▶ **YOUR GOAL**:
Exactly repeat all the records below, omitting the images they hold.

Rows from a spatial reasoning dataset
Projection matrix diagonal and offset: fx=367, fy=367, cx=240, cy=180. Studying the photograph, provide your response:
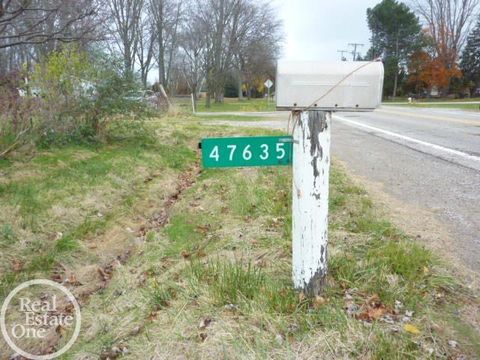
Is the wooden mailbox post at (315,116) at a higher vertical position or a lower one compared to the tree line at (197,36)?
lower

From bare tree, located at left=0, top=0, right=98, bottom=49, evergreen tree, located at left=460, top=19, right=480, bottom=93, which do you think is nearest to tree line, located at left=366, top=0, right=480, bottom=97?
evergreen tree, located at left=460, top=19, right=480, bottom=93

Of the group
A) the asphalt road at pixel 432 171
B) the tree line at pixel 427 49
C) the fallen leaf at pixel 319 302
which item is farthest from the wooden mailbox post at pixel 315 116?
the tree line at pixel 427 49

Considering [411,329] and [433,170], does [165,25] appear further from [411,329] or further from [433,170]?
[411,329]

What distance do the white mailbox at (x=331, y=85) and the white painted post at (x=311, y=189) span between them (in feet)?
0.30

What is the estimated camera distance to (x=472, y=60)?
4581cm

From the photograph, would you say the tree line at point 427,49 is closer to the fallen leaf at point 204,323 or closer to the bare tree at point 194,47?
the bare tree at point 194,47

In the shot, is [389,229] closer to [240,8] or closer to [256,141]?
[256,141]

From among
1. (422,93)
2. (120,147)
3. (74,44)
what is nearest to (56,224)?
(120,147)

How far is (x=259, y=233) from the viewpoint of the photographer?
11.8 feet

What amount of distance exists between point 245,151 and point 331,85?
1.87ft

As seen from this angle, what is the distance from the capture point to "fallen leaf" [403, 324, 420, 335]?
2066 mm

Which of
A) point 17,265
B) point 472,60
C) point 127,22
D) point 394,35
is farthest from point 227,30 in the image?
point 17,265

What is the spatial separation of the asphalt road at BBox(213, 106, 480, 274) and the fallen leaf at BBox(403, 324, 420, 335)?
1.07 metres

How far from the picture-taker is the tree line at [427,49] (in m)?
44.9
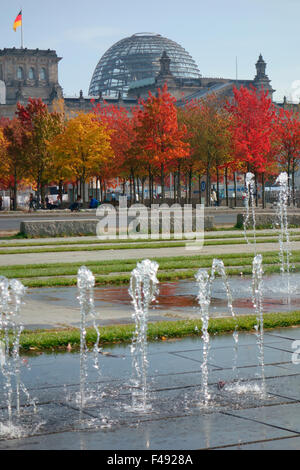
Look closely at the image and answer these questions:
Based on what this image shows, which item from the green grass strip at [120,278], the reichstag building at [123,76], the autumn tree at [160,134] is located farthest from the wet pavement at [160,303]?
the reichstag building at [123,76]

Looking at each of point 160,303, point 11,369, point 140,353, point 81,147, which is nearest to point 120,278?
point 160,303

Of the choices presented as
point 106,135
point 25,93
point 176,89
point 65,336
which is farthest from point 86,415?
point 25,93

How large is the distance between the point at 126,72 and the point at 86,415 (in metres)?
181

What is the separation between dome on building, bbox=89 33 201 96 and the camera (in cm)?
18200

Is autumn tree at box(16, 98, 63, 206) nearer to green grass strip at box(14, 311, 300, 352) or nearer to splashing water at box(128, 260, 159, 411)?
green grass strip at box(14, 311, 300, 352)

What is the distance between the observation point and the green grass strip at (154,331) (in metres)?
8.38

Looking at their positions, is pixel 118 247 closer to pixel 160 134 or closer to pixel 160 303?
pixel 160 303

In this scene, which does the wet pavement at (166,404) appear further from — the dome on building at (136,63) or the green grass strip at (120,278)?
the dome on building at (136,63)

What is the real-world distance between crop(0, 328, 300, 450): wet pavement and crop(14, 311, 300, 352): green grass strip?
0.42 metres

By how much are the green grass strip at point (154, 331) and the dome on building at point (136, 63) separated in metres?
172

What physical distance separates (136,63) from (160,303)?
578 ft

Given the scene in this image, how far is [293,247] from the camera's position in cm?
2164

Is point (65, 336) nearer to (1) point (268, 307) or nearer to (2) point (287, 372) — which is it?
(2) point (287, 372)

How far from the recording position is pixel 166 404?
602 cm
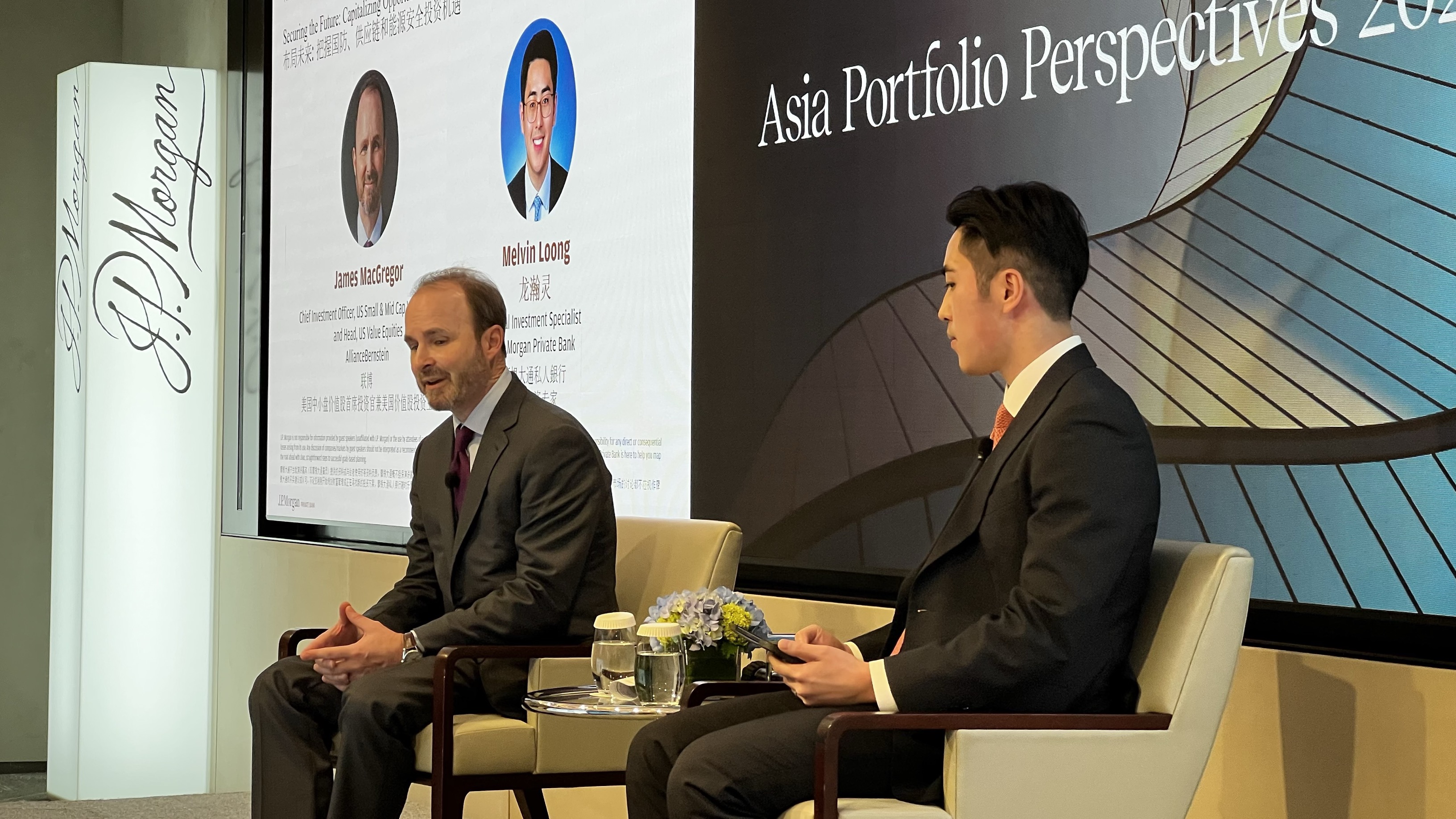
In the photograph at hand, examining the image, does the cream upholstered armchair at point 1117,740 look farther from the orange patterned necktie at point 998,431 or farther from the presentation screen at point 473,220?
the presentation screen at point 473,220

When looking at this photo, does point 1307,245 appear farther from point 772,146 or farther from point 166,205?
point 166,205

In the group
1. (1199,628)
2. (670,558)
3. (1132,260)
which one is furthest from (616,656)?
(1132,260)

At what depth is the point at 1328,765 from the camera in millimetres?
2617

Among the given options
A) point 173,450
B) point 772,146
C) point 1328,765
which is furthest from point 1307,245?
point 173,450

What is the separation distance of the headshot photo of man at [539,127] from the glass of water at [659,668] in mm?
2252

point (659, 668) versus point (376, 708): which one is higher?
point (659, 668)

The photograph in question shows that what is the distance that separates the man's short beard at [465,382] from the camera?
3.56 meters

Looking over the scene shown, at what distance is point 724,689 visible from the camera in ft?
9.01

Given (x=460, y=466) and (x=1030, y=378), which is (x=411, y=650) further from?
(x=1030, y=378)

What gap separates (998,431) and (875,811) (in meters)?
0.67

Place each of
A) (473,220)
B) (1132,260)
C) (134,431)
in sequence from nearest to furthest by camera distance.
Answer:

▶ **OUTPUT BELOW**:
Projection matrix diagonal and offset: fx=367, fy=367, cx=240, cy=180. Studying the photograph, provide your response:
Is the wooden mailbox post at (315,116) at a higher vertical position or a lower one compared to the tree line at (197,36)?
lower

From bare tree, located at left=0, top=0, right=98, bottom=49, evergreen tree, located at left=460, top=19, right=480, bottom=93, which do you think is nearest to tree line, located at left=366, top=0, right=480, bottom=97?
evergreen tree, located at left=460, top=19, right=480, bottom=93

Of the group
A) the asphalt road at pixel 432 171
B) the tree line at pixel 427 49
C) the fallen leaf at pixel 319 302
which item is farthest from the wooden mailbox post at pixel 315 116?
the tree line at pixel 427 49

Considering [411,329] and [433,170], does [165,25] appear further from [411,329] or further from [433,170]?
[411,329]

What distance do the white mailbox at (x=331, y=85) and the white painted post at (x=311, y=189) span between them (in feet)?
0.30

What is the estimated camera distance to (x=472, y=60)?
4581cm

From the photograph, would you say the tree line at point 427,49 is closer to the fallen leaf at point 204,323 or closer to the bare tree at point 194,47?
the bare tree at point 194,47

In the shot, is [389,229] closer to [240,8] or closer to [256,141]?
[256,141]

From among
1. (422,93)
2. (120,147)
3. (74,44)
what is nearest to (56,224)?
(120,147)

How far is (x=259, y=233) from the viewpoint of the photographer?
11.8 feet

What amount of distance exists between point 245,151 and point 331,85?
1.87ft

As seen from this angle, what is the distance from the capture point to "fallen leaf" [403, 324, 420, 335]?
2066 mm

Which of
A) point 17,265
B) point 472,60
C) point 127,22
D) point 394,35
is farthest from point 227,30 in the image?
point 17,265

What is the spatial separation of the asphalt road at BBox(213, 106, 480, 274) and the fallen leaf at BBox(403, 324, 420, 335)?
1.07 metres

How far from the picture-taker is the tree line at [427,49] (in m)?
44.9
Look closely at the image and answer these questions:
Based on what this image shows, which item from the green grass strip at [120,278], the reichstag building at [123,76], the autumn tree at [160,134] is located farthest from the wet pavement at [160,303]?
the reichstag building at [123,76]

Looking at each of point 160,303, point 11,369, point 140,353, point 81,147, which is nearest to point 120,278?
point 160,303

Of the choices presented as
point 106,135
point 25,93
point 176,89
point 65,336
which is farthest from point 86,415?
point 25,93

How large is the distance between the point at 126,72 and the point at 86,415 (in metres)?
181

What is the separation between dome on building, bbox=89 33 201 96 and the camera (in cm)?
18200

Is autumn tree at box(16, 98, 63, 206) nearer to green grass strip at box(14, 311, 300, 352) or nearer to splashing water at box(128, 260, 159, 411)?
green grass strip at box(14, 311, 300, 352)

What is the distance between the observation point and the green grass strip at (154,331) (in metres)?
8.38

Looking at their positions, is pixel 118 247 closer to pixel 160 134 or closer to pixel 160 303?
pixel 160 303

In this scene, which does the wet pavement at (166,404) appear further from — the dome on building at (136,63) or the green grass strip at (120,278)?
the dome on building at (136,63)

What is the real-world distance between crop(0, 328, 300, 450): wet pavement and crop(14, 311, 300, 352): green grass strip?
0.42 metres

By how much are the green grass strip at point (154, 331) and the dome on building at point (136, 63) separated in metres?
172

What physical distance separates (136,63) from (160,303)?
578 ft

Given the scene in this image, how far is [293,247] from the camera's position in cm?
2164

Is point (65, 336) nearer to (1) point (268, 307) or nearer to (2) point (287, 372) — which is it?
(2) point (287, 372)

How far from the recording position is pixel 166 404?
602 cm
In the photograph at hand, examining the image, does the cream upholstered armchair at point 1117,740 look farther from the orange patterned necktie at point 998,431 or farther from the presentation screen at point 473,220?
the presentation screen at point 473,220

When looking at this photo, does point 1307,245 appear farther from point 772,146 or farther from point 166,205?
point 166,205

In the group
1. (1199,628)
2. (670,558)
3. (1132,260)
which one is furthest from (616,656)?
(1132,260)

At what depth is the point at 1328,765 from the camera in millimetres?
2617

Among the given options
A) point 173,450
B) point 772,146
C) point 1328,765
which is furthest from point 1307,245?
point 173,450

What is the separation distance of the headshot photo of man at [539,127] from the glass of water at [659,668] in mm?
2252

point (659, 668) versus point (376, 708): which one is higher?
point (659, 668)

The photograph in question shows that what is the distance that separates the man's short beard at [465,382] from the camera?
3.56 meters

Looking over the scene shown, at what distance is point 724,689 visible from the camera in ft?
9.01

Given (x=460, y=466) and (x=1030, y=378), which is (x=411, y=650) further from?
(x=1030, y=378)

What gap separates (998,431) and (875,811) (in meters)?
0.67

Place each of
A) (473,220)
B) (1132,260)
C) (134,431)
in sequence from nearest to furthest by camera distance.
Answer:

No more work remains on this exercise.